OpenAI built a coding AI that runs 15x faster than its flagship - not on Nvidia, but on a chip the size of a dinner plate with 4 trillion transistors. Nvidia's monopoly just got its first serious crack.

GPT-5.3 Codex-Spark: 1,000 Tokens/Sec & OpenAI Just Dumped Nvidia

GPT-5.3 Codex-Spark — Fast Facts (February 12, 2026):

  • Speed: 1,000+ tokens per second — 15x faster than GPT-5.3 Codex, faster than any developer can read code as it generates
  • The chip: Cerebras Wafer Scale Engine 3 — a single processor the size of a dinner plate with 4 trillion transistors, designed from scratch to eliminate the GPU latency bottleneck
  • Historic first: OpenAI's first production model running on non-Nvidia hardware — the first real crack in Nvidia's ironclad grip on AI inference
  • Pipeline improvements: 80% less client-server overhead, 50% faster time-to-first-token, 30% less per-token processing time — and these improvements will roll out to ALL OpenAI models
  • The catch: Pro-only ($200/month), text-only, 128K context, no API access yet, and Cerebras infrastructure is still scaling — geographic availability is limited

Every AI coding tool released in the last two years has the same fundamental problem: it makes you wait.
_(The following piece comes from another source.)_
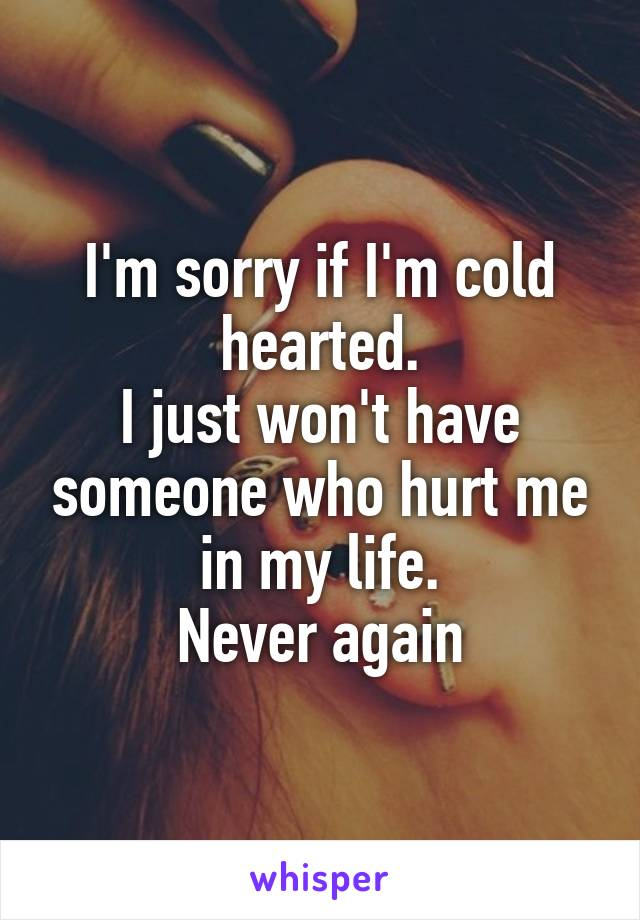 I'm sorry if I'm cold hearted. I just won't have someone who hurt me in my life. Never again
You write a prompt, hit enter, and stare at a spinner while the model generates. By the time 200 lines of code appear, you've lost the thread of what you were building. You're not pair programming with AI — you're submitting a ticket and waiting for it to come back.

Agentic coding has fundamentally changed software development. For the first time, machines can autonomously work for hours or days without human supervision. But this mode of interaction can also leave developers feeling out of the loop with long wait times and less opportunity to direct the work. As software development is iterative, developers need to inject taste, direction, and sensibility along the way.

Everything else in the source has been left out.